Ketum Muhammadiyah: Kenapa Ngotot Salat Tarawih di Masjid Saat Wabah Meluas?

M Ilman Nafian - detikNews
Rabu, 22 Apr 2020 11:14 WIB
Haedar Nashir
Haedar Nashir (Foto: Ari Saputra)
Jakarta -

Ketua Umum Pimpinan Pusat Muhammadiyah, Haedar Nashir meminta umat Islam untuk bersikap bijak terkait salat Tarawih di tengah pandemi virus Corona (COVID-19). Haedar menyebut situasi saat ini sedang darurat.

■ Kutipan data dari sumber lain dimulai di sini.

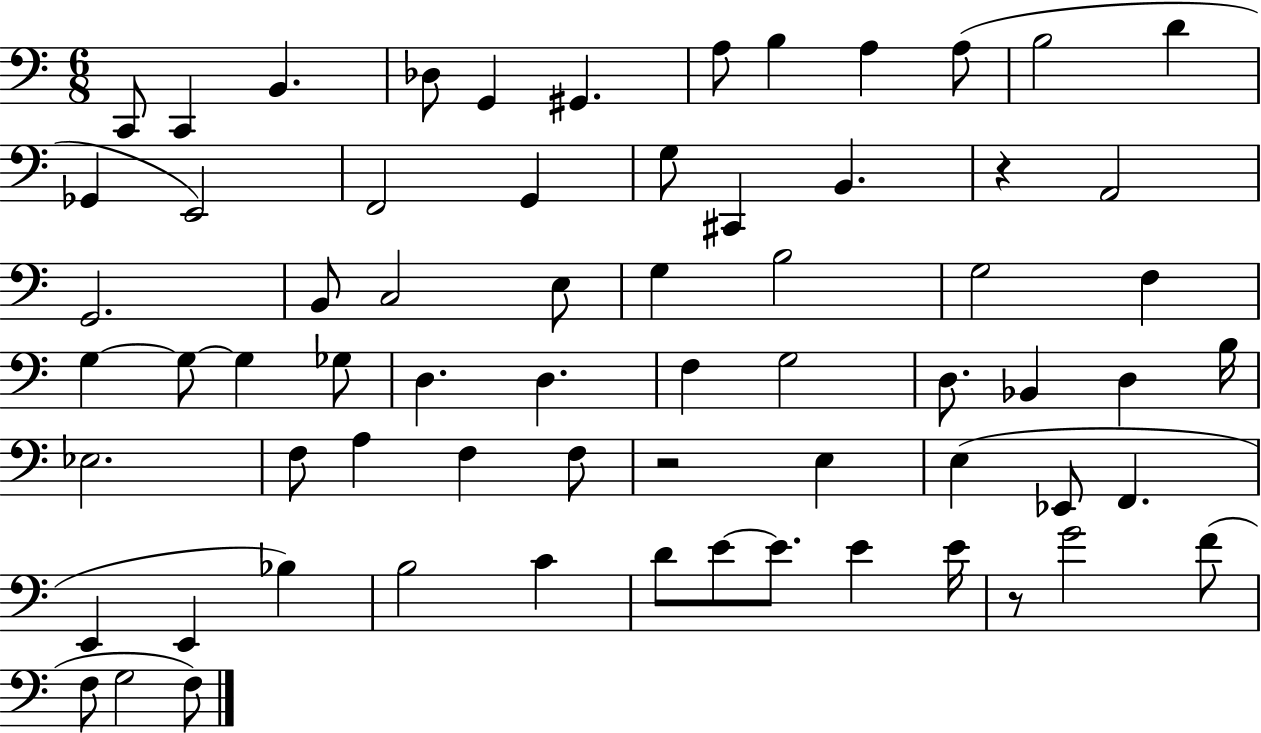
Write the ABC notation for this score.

X:1
T:Untitled
M:6/8
L:1/4
K:C
C,,/2 C,, B,, _D,/2 G,, ^G,, A,/2 B, A, A,/2 B,2 D _G,, E,,2 F,,2 G,, G,/2 ^C,, B,, z A,,2 G,,2 B,,/2 C,2 E,/2 G, B,2 G,2 F, G, G,/2 G, _G,/2 D, D, F, G,2 D,/2 _B,, D, B,/4 _E,2 F,/2 A, F, F,/2 z2 E, E, _E,,/2 F,, E,, E,, _B, B,2 C D/2 E/2 E/2 E E/4 z/2 G2 F/2 F,/2 G,2 F,/2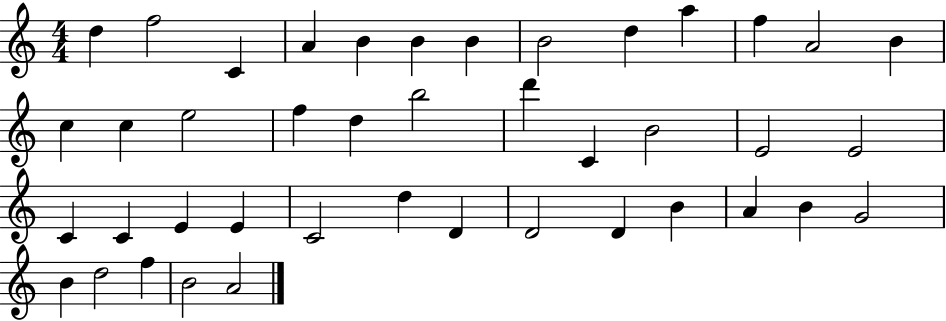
{
  \clef treble
  \numericTimeSignature
  \time 4/4
  \key c \major
  d''4 f''2 c'4 | a'4 b'4 b'4 b'4 | b'2 d''4 a''4 | f''4 a'2 b'4 | \break c''4 c''4 e''2 | f''4 d''4 b''2 | d'''4 c'4 b'2 | e'2 e'2 | \break c'4 c'4 e'4 e'4 | c'2 d''4 d'4 | d'2 d'4 b'4 | a'4 b'4 g'2 | \break b'4 d''2 f''4 | b'2 a'2 | \bar "|."
}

"Sehubungan dengan masih adanya sebagian umat yang ingin shalat berjamaah di masjid, termasuk saat Ramadhan tiba. Semestinya umat Islam berpikir dan bertindak dengan mempertimbangkan kepentingan yang lebih luas lebih-lebih di kala darurat. Jangan semuanya disikapi seolah normal, karena kondisi saat ini darurat," ujar Haedar dalam keterangan tertulisnya, Rabu (22/4/2020).

Haedar juga meminta masyarakat untuk tidak menyepelekan COVID-19. Sebab, kata dia, Amerika Serikat (AS) yang termasuk negara maju saja jumlah warganya yang meninggal dunia akibat Corona relatif tinggi.

"Apa tidak melihat kenyataan betapa dahsyatnya wabah Corona ini, AS sj terbesar korban meninggal. Jangan menyepelekan wabah ini. Kalau Indonesia tidak sebesar AS dan negara lain jumlahnya, justru kita harus tetap waspada dan melakukan pencegahan," ucapnya.

Haedar menegaskan, menghindari kerumunan dengan tidak beribadah di masjid merupakan bentuk ikhtiar agar selamat dari penularan COVID-19. Sebab, dari sisi agama pun diperbolehkan untuk tidak beribadah di masjid apabila ada wabah.

"Ini bukan soal takut atau berani hadapi wabah, tetapi soal ikhtiar yang dari segi agama maupun ilmu dibenarkan untuk usaha mencegah datangnya wabah agar tidak semakin luas," katanya.